Vigildo "Gido" Babilonia

Personal information
- Born: August 19, 1966 Quezon, Philippines
- Died: January 14, 2007 (aged 40) Pasig, Philippines
- Listed height: 6 ft 6 in (1.98 m)
- Listed weight: 200 lb (91 kg)

Career information
- High school: Letran (Manila)
- College: UST
- PBA draft: 1990: 1st round, 4th overall pick
- Drafted by: Purefoods Hotdogs
- Playing career: 1990–2002
- Position: Center

Career history
- 1990: Purefoods Hotdogs
- 1991: Shell Rimula X Oilers
- 1992–94: 7-Up Uncolas/Pepsi Mega Bottlers
- 1995–96: San Miguel Beermen
- 1998–99: Pasig Blue Pirates
- 2000–01: Mobiline Phone Pals
- 2002: FedEx Express

= Gido Babilonia =

Filipino basketball player

Vigildo Quezon T. Babilonia (August 19, 1966 – January 14, 2007) was a Filipino basketball player in the Philippine Basketball Association (PBA).

==High School/College Career==
Babilonia played for the Letran Squires under Coach Fred Reyes from 1981 to 1984. Despite the team's height advantage—four players standing above six feet—and a talented back court (Alfrancis Chua, Eric Enad, Elmer Bolabola, Raymond Reyes), the Squires lost to the Trinity College Baby Stallions in the 1984 NCAA junior division finals. He was named MVP of the NCAA junior division in 1984.

Together with Alfrancis Chua, he moved to the University of Santo Tomas and played with the Glowing Goldies where he was part of UST's “Triple Tower” in the 1980s, together with Bobby Jose and future UST Growling Tigers assistant coach Rabbi Tomacruz and dominated the UAAP.

==Professional career==
After finishing his amateur career with a stint in the national team and as part of the PABL champion Magnolia Ice Cream. Gido turn pro in 1990 and was the only rookie of the talent-laden roster of Purefoods Hotdogs that season. He was the Hotdogs' third big man and would be sent in only when Jerry Codiñera and Jack Tanuan were to be relieve.

He was traded by Purefoods to Shell for the Turbo Chargers' first round pick in the 1991 PBA draft. Babilonia was hardly utilized and having to share exposure with Benjie Paras. Gido played for his third team the following year when Shell shipped him to Pepsi Hotshots, where he was reunited with his former coach Derrick Pumaren.

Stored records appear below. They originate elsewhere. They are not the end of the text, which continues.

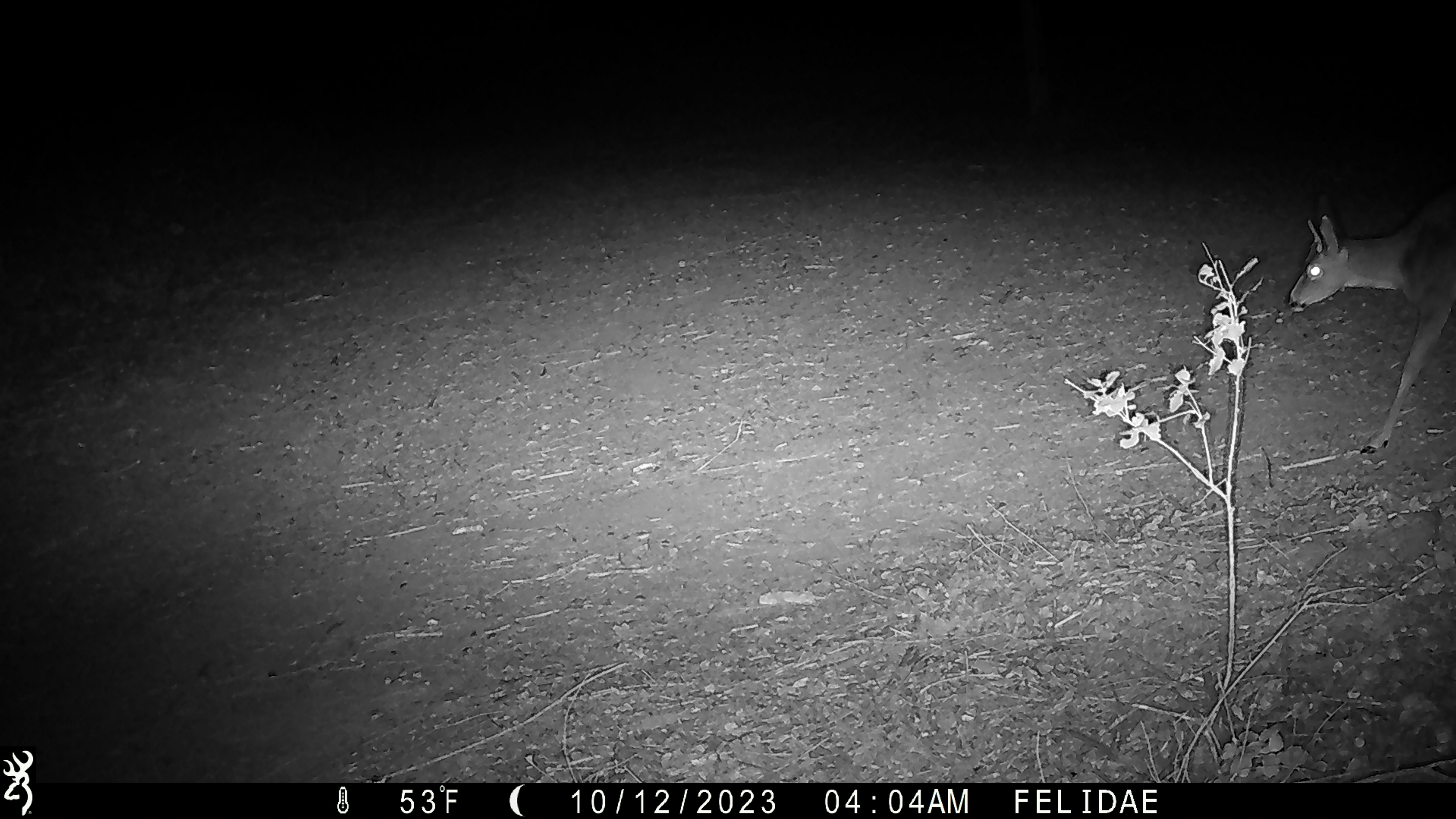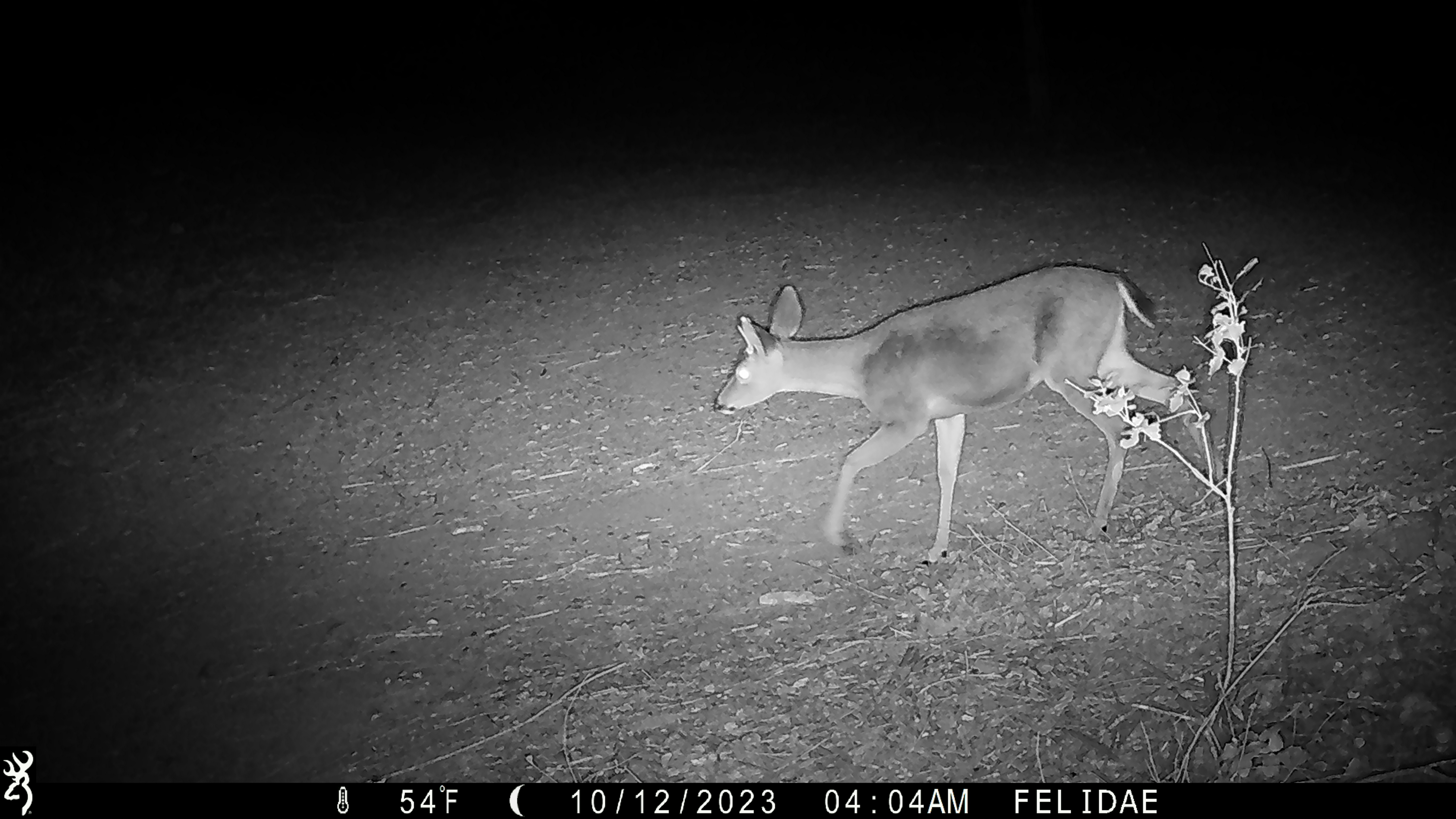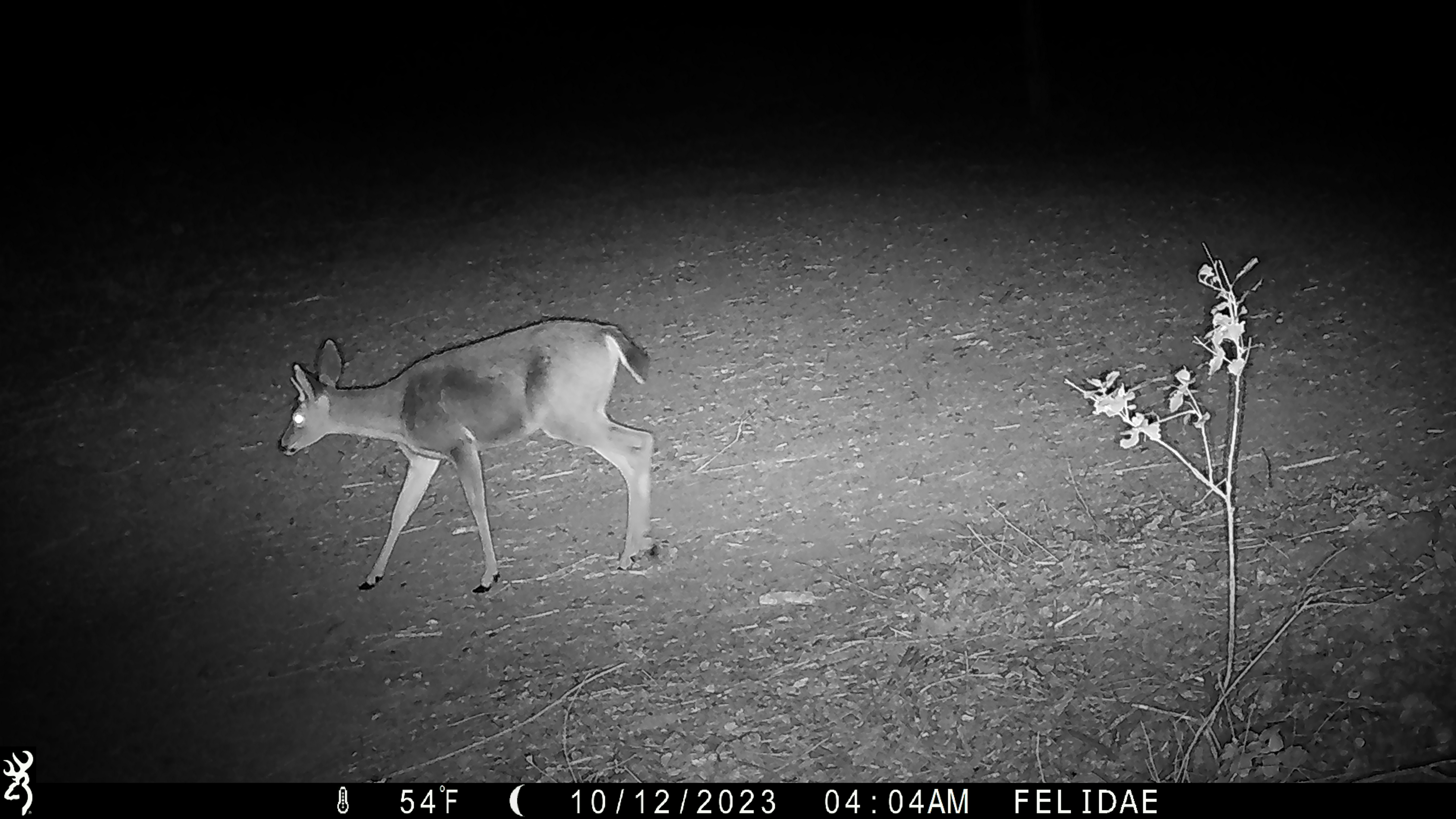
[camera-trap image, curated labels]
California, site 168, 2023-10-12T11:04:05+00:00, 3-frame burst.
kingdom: Animalia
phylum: Chordata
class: Mammalia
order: Artiodactyla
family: Cervidae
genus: Odocoileus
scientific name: Odocoileus hemionus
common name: mule deer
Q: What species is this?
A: Mule deer (Odocoileus hemionus).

Gido was promoted to starting center at Pepsi following the trade which sent Manny Victorino to Ginebra and Abet Guidaben moving to Shell. Babilonia improved a lot in manning the slot. In 1994, Gido almost called it quits after a doctor diagnosed him of a heart problem. He was later given a clean bill of health enabling him to return to the Pepsi roster.

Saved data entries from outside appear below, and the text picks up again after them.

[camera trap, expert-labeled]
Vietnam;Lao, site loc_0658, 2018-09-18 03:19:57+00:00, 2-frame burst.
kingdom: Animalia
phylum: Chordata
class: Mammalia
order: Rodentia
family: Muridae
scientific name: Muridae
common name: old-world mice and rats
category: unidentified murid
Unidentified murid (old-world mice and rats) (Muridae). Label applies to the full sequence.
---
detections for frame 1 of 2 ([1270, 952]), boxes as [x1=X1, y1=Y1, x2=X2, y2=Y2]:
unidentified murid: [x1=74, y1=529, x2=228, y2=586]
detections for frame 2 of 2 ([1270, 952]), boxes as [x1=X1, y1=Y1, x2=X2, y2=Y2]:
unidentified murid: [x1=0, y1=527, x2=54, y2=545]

In 1995, he was traded by Pepsi to San Miguel in exchange for Kevin Ramas during the pre-season. Gido was a starting unit for the Beermen for two seasons.

He resurfaced in the newly formed Metropolitan Basketball Association in 1998. Gido was averaging in double figures for the first time in his pro career and was the Pasig Blue Pirates' top big man for two seasons. He made a comeback in the PBA in 2000 and played for Mobiline Phone Pals and in his final year with FedEx Express.

Babilonia had PBA career averages of 21.3 minutes, 4.7 points and 4.5 rebounds in a 10-year career.

==Personal life==
His father is Pablito Babilonia. He was married to Narissa Cheryl, and they have 3 children, namely, Thomas Isiah, former Ateneo Blue Eagle cager Gideon Ira and Seth Isaac. He was close friends with the Pumaren brothers, Dindo, Franz and Derrick.

==Death==
Babilonia was rushed to the hospital in the early hours of January 12, 2007 after he complained of chest pain and vomiting. Two days later, he died around 4:20 a.m. at the Medical City hospital in Pasig due to embolus (pulmonary) blood clot rupture. He was 40. According to his father, Pablito, he had not had a medical check-up for two years. Furthermore, his father added that he had been really dedicated to his work as assistant coach in the University of the East and his business (B&B Fish Dealer) that he overlooked his health.

His remains were laid to rest at the Holy Garden Memorial Park in Antipolo.